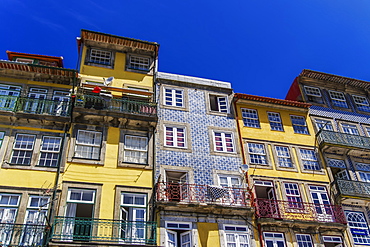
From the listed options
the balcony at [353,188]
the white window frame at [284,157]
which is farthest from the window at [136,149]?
the balcony at [353,188]

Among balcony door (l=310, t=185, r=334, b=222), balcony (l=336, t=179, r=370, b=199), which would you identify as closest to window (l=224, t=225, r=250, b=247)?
balcony door (l=310, t=185, r=334, b=222)

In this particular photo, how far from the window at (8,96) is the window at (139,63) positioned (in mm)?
6074

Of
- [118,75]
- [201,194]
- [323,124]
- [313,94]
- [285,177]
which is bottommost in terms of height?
[201,194]

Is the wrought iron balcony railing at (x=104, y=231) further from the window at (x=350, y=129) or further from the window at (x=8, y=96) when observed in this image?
the window at (x=350, y=129)

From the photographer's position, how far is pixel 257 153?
19875 mm

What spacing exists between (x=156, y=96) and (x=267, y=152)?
666cm

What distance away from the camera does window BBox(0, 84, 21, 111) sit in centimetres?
1714

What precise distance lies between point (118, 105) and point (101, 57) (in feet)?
12.1

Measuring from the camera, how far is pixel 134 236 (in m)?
15.1

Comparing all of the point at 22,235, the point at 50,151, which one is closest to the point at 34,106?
the point at 50,151

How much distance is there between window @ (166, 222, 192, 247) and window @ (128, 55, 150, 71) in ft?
29.8

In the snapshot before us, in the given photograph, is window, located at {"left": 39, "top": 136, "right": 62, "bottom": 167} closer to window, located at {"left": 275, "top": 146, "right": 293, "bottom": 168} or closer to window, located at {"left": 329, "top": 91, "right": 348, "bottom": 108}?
window, located at {"left": 275, "top": 146, "right": 293, "bottom": 168}

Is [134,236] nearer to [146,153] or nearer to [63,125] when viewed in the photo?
[146,153]

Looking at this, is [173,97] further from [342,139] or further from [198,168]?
[342,139]
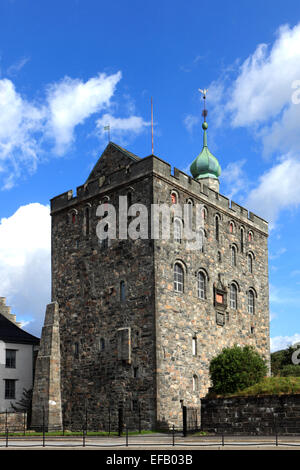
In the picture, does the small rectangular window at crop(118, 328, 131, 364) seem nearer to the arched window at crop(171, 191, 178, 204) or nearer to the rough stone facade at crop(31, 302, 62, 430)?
the rough stone facade at crop(31, 302, 62, 430)

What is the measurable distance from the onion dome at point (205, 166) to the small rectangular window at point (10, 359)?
17.7 meters

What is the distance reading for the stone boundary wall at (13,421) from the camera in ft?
123

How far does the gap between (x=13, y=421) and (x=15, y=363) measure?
5.93 metres

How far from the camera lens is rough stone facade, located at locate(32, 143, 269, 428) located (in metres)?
35.0

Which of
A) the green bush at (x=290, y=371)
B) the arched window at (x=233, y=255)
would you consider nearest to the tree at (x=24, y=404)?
the arched window at (x=233, y=255)

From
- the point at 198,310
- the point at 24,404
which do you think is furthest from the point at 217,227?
the point at 24,404

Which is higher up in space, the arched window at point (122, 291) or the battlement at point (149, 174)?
the battlement at point (149, 174)

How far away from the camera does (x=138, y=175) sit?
3744 cm

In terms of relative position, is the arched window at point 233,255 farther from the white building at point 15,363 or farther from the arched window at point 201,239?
the white building at point 15,363

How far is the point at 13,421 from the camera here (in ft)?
126

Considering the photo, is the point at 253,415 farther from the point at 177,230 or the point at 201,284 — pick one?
the point at 177,230

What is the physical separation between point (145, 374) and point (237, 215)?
554 inches

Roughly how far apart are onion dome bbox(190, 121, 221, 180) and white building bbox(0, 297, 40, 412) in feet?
53.9
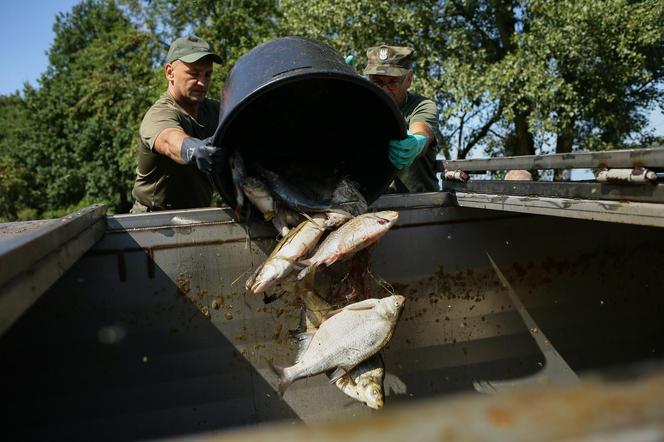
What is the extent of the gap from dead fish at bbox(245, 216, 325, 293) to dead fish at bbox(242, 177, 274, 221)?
0.22m

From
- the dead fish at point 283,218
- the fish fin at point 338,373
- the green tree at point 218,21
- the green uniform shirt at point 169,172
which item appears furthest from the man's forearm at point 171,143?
the green tree at point 218,21

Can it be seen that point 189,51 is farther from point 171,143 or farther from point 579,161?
point 579,161

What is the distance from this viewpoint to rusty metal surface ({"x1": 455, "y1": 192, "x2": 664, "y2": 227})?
212 centimetres

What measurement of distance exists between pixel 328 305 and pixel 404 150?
0.97 m

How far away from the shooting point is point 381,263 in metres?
3.36

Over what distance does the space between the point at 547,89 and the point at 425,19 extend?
435 centimetres

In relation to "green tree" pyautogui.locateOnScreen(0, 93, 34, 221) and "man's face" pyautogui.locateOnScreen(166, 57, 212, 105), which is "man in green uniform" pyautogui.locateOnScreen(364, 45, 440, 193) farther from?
"green tree" pyautogui.locateOnScreen(0, 93, 34, 221)

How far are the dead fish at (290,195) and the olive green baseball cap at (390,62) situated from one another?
1716 millimetres

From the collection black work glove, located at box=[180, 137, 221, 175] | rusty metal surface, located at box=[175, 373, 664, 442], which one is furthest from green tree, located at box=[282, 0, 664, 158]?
rusty metal surface, located at box=[175, 373, 664, 442]

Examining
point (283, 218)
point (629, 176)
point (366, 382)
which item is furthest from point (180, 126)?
point (629, 176)

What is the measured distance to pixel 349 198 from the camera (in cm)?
316

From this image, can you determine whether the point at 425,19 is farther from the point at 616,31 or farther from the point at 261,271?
the point at 261,271

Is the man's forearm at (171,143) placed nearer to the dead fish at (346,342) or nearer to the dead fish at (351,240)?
the dead fish at (351,240)

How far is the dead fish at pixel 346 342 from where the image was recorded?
8.85 feet
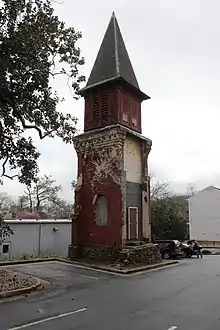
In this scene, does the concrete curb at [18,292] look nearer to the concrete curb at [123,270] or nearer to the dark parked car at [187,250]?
the concrete curb at [123,270]

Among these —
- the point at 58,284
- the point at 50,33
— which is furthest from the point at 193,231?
the point at 50,33

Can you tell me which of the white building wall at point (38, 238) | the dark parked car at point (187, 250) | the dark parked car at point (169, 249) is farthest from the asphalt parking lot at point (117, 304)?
the dark parked car at point (187, 250)

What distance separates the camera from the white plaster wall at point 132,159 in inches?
917

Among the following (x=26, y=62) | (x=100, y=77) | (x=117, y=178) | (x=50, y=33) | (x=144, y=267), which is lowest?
(x=144, y=267)

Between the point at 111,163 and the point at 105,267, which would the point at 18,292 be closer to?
the point at 105,267

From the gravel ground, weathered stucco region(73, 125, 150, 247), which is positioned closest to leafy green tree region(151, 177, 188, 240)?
weathered stucco region(73, 125, 150, 247)

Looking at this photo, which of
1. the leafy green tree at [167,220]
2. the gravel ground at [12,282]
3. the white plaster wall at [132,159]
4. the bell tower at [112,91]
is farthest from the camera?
the leafy green tree at [167,220]

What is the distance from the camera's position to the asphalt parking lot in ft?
26.9

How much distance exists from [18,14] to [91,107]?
12.8 meters

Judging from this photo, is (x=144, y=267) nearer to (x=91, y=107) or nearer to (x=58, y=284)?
(x=58, y=284)

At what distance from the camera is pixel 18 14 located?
12188mm

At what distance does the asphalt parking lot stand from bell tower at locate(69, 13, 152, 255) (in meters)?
5.14

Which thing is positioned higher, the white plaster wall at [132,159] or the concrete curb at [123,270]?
the white plaster wall at [132,159]

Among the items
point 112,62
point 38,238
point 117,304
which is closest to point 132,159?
point 112,62
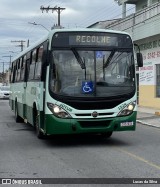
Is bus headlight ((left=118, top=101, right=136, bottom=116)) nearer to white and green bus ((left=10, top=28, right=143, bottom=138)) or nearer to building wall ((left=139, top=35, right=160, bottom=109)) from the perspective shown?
white and green bus ((left=10, top=28, right=143, bottom=138))

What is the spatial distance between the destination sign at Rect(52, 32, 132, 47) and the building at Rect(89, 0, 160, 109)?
49.8 feet

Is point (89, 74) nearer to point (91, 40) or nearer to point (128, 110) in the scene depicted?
point (91, 40)

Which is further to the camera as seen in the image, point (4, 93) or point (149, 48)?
point (4, 93)

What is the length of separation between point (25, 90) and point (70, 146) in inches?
180

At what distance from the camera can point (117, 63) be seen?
12031 millimetres

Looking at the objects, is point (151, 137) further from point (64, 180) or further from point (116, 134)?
point (64, 180)

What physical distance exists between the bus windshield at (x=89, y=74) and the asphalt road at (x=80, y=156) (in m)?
1.49

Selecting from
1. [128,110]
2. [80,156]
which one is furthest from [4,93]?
[80,156]

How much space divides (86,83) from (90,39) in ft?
4.14

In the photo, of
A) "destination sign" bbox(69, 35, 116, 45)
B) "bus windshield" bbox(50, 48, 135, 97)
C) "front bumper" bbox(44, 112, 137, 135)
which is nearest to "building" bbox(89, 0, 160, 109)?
"destination sign" bbox(69, 35, 116, 45)

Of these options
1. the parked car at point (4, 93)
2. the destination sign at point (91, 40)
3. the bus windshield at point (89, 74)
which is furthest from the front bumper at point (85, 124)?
the parked car at point (4, 93)

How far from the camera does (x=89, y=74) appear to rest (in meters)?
11.7

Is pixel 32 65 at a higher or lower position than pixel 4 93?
higher

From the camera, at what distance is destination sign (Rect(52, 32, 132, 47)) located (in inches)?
465
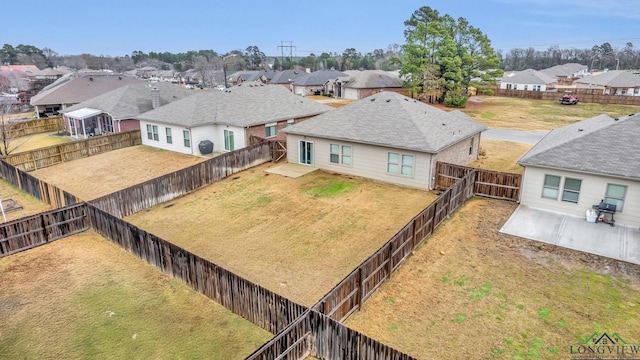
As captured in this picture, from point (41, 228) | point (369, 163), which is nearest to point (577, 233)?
point (369, 163)

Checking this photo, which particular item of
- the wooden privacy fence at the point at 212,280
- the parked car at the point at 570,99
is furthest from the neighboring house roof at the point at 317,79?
the wooden privacy fence at the point at 212,280

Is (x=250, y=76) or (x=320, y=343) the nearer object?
(x=320, y=343)

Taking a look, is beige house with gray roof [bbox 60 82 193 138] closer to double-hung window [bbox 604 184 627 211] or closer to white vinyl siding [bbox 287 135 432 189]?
white vinyl siding [bbox 287 135 432 189]

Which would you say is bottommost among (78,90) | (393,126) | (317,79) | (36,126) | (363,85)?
(36,126)

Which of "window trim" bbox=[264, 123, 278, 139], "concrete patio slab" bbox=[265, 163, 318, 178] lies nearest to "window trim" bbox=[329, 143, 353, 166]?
"concrete patio slab" bbox=[265, 163, 318, 178]

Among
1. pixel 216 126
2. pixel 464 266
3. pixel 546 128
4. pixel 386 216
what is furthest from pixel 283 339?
pixel 546 128

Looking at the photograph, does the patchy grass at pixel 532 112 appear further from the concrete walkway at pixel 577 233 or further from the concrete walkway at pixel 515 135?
the concrete walkway at pixel 577 233

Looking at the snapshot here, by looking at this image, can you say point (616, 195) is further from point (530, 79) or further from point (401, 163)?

To be done — Your output consists solely of the lines from the one with "Is (x=250, y=76)" through the last line, copied exactly.

Response below —
Is (x=250, y=76) or (x=320, y=343) the nearer object?
(x=320, y=343)

Taking a look, is beige house with gray roof [bbox 60 82 193 138] closer to double-hung window [bbox 604 184 627 211] or closer to white vinyl siding [bbox 287 135 432 189]?
white vinyl siding [bbox 287 135 432 189]

Which would you say is bottommost among (78,90) | (393,126) | (317,79) | (36,126) | (363,85)?
(36,126)

Which of "window trim" bbox=[264, 123, 278, 139], "concrete patio slab" bbox=[265, 163, 318, 178] lies nearest to "window trim" bbox=[329, 143, 353, 166]?
"concrete patio slab" bbox=[265, 163, 318, 178]

Among
1. pixel 216 126
2. pixel 464 266
3. pixel 546 128
4. pixel 386 216
what is furthest from pixel 283 339?
pixel 546 128

Looking at the photograph, does the patchy grass at pixel 532 112 appear further from the concrete walkway at pixel 577 233 or further from the concrete walkway at pixel 515 135?
the concrete walkway at pixel 577 233

Looking at the snapshot here, by looking at this image, can you say point (616, 195) is further from point (530, 79) or further from point (401, 163)?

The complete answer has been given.